最後,她終於說累了,也在紫宸殿歇夠了,起身準備去凝輝閣。
沈拓:「去哪?」
「陛下不是讓我去凝輝閣禁閉?」
「你就在紫宸殿裡住著,凝輝閣那邊自然有人代替你去禁閉。」
不用他吩咐,梁德已經安排好了,安排一個身形相似的宮女穿上虞寧的衣裳,趁著天黑往凝輝閣走,不會有人發覺異常。
凝輝閣外看守的人也是梁德親自安排,必不會出紕漏。
*
內廷女官大多出自官宦之家,前朝與後宮的聯繫緊密,第二日,洗塵宴上發生的事就傳了出去,朝堂上有好幾位臣子都上書,請求天子按律懲戒犯事的內廷女官,給李朝一個交代。

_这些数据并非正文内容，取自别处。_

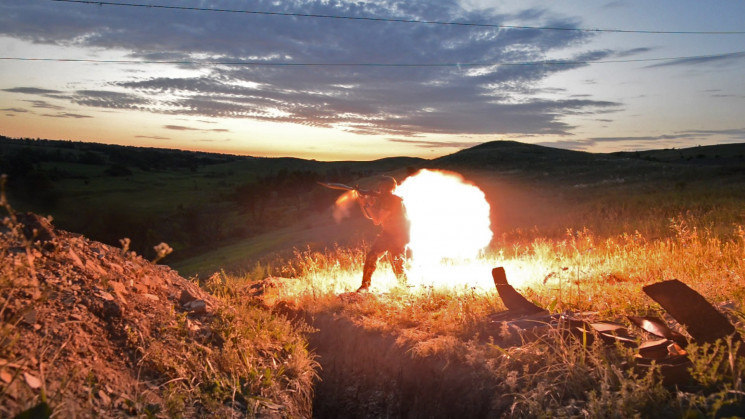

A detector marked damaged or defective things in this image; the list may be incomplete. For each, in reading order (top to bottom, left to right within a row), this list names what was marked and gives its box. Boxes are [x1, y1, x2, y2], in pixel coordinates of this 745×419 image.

rusty metal sheet [488, 270, 548, 316]
rusty metal sheet [624, 316, 688, 348]
rusty metal sheet [640, 282, 740, 344]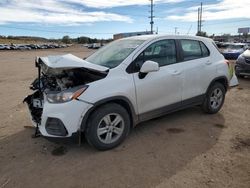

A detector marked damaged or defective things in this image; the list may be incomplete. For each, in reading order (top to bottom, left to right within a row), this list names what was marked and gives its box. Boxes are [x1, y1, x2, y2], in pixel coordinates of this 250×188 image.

crumpled hood [38, 54, 109, 73]
damaged front end [23, 53, 108, 137]
broken headlight [46, 85, 88, 103]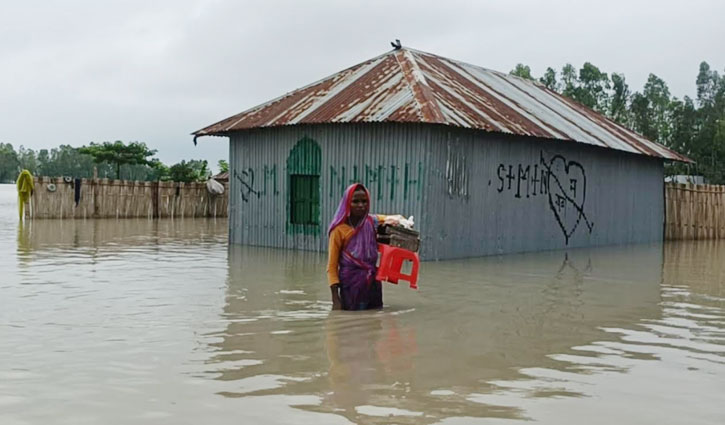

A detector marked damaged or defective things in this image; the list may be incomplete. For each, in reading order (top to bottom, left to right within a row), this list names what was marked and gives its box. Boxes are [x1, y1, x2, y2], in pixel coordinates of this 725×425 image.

rusty tin roof [194, 47, 692, 161]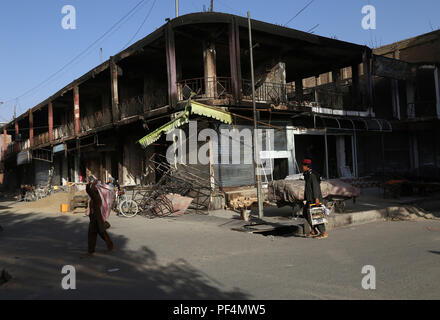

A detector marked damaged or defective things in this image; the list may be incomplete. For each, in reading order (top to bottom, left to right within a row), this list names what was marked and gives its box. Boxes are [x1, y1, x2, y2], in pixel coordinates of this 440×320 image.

burned building [0, 12, 396, 198]
damaged building [0, 11, 426, 206]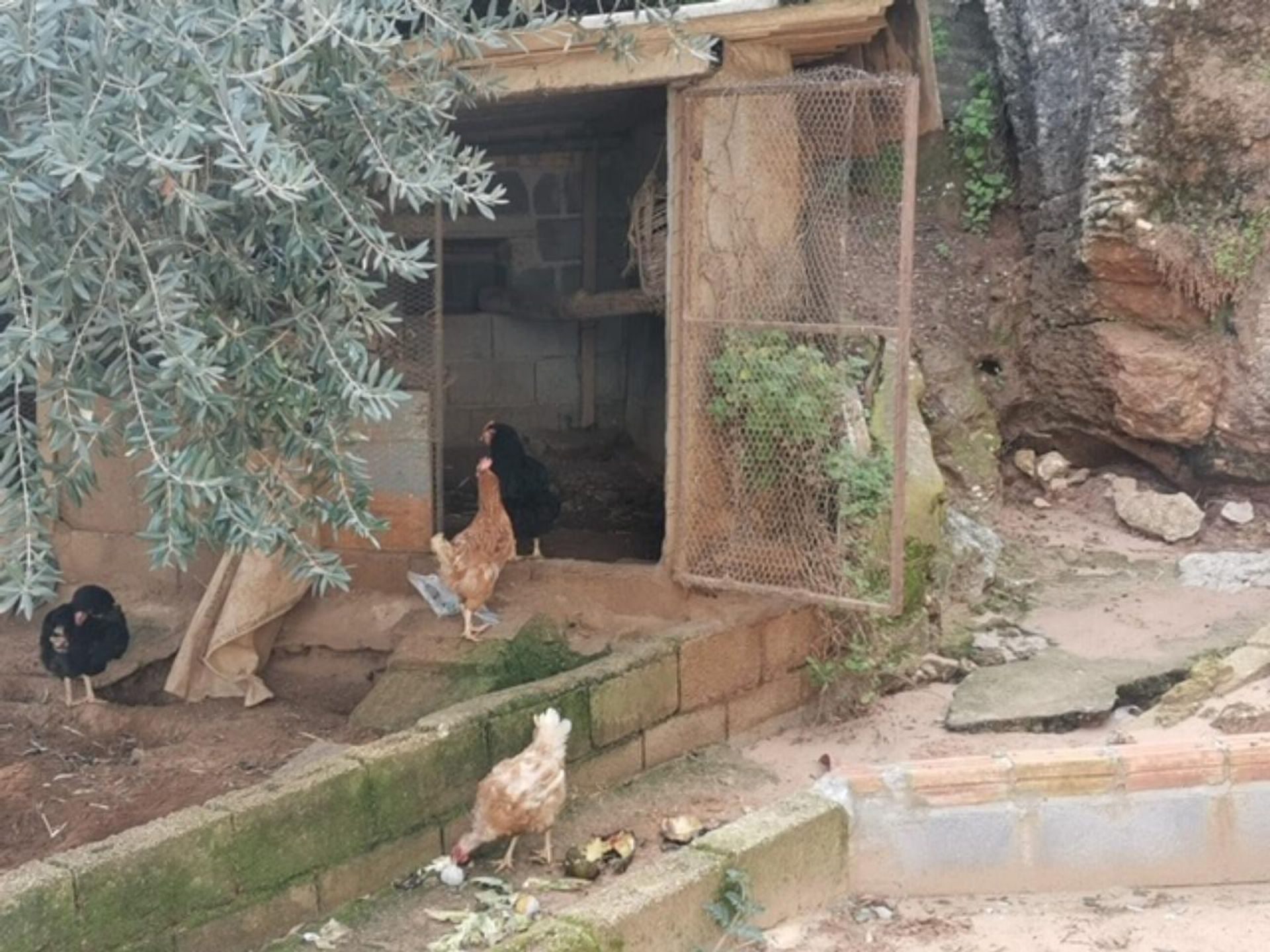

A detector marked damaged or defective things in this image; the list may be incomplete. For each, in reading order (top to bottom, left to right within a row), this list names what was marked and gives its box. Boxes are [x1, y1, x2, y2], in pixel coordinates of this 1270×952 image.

rusty metal frame [665, 71, 924, 614]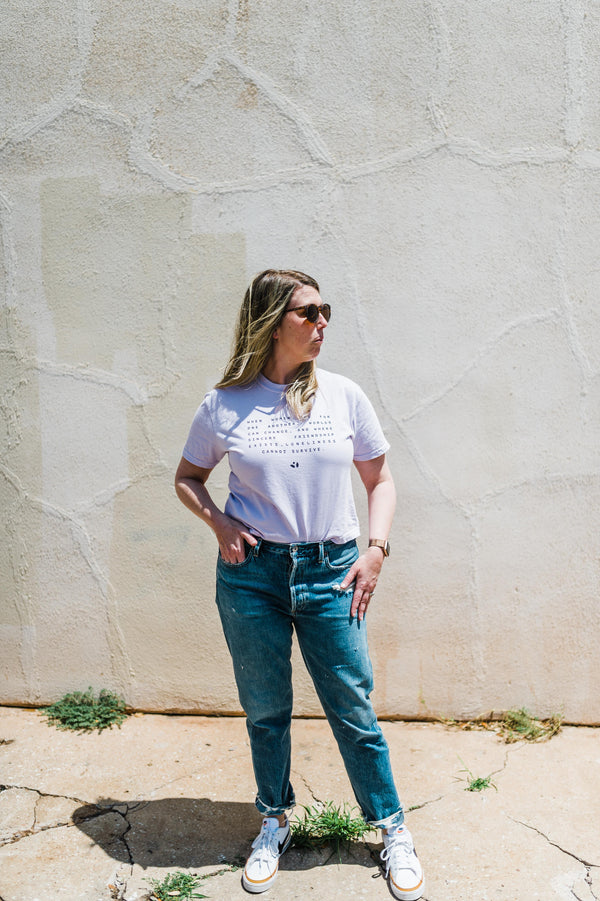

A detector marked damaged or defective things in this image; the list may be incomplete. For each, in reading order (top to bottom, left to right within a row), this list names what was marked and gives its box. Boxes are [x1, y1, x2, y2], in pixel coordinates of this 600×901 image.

cracked concrete ground [0, 708, 596, 896]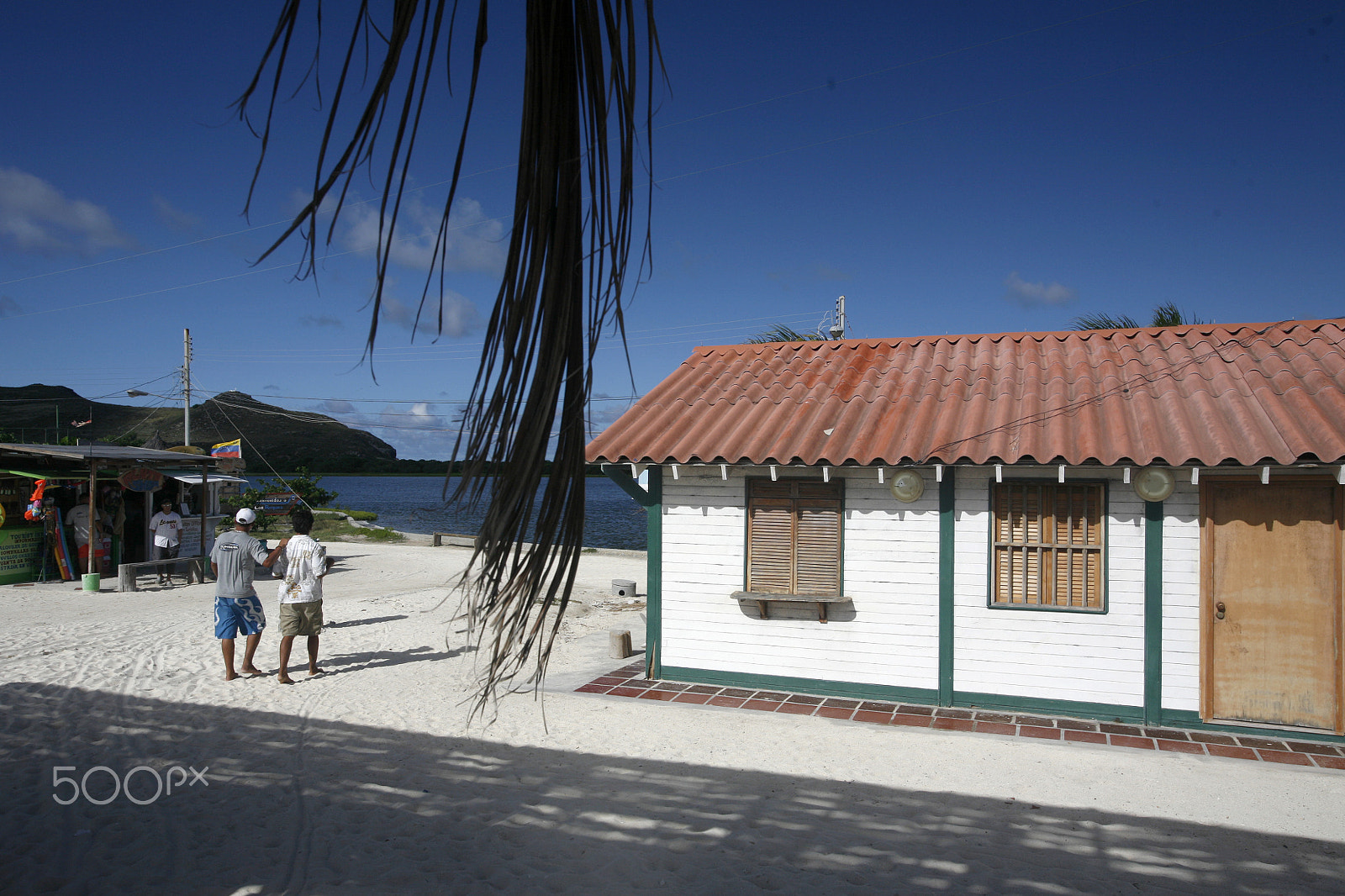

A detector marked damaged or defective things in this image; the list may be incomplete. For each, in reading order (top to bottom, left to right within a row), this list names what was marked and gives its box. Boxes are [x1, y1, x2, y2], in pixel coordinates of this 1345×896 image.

當然,也有好些人提議徹查清楚之後再決斷,此時不宜過急。
參與其中的官員無外乎就是兩派,一些是李家與長公主的人,一些是與謝家交好的。
虞寧被牽扯其中,風聲傳到謝家,整個謝家再度陷入愁雲之中,謝家人沒有人會懷疑虞寧有沒有真的害李朝公主,他們最在意的,其實是天子對謝家的態度和看法。
天子要生那便生,讓其死那就是大禍臨頭。
霍氏唉聲嘆氣,謝挽瑜和謝遇棠在身側勸誡。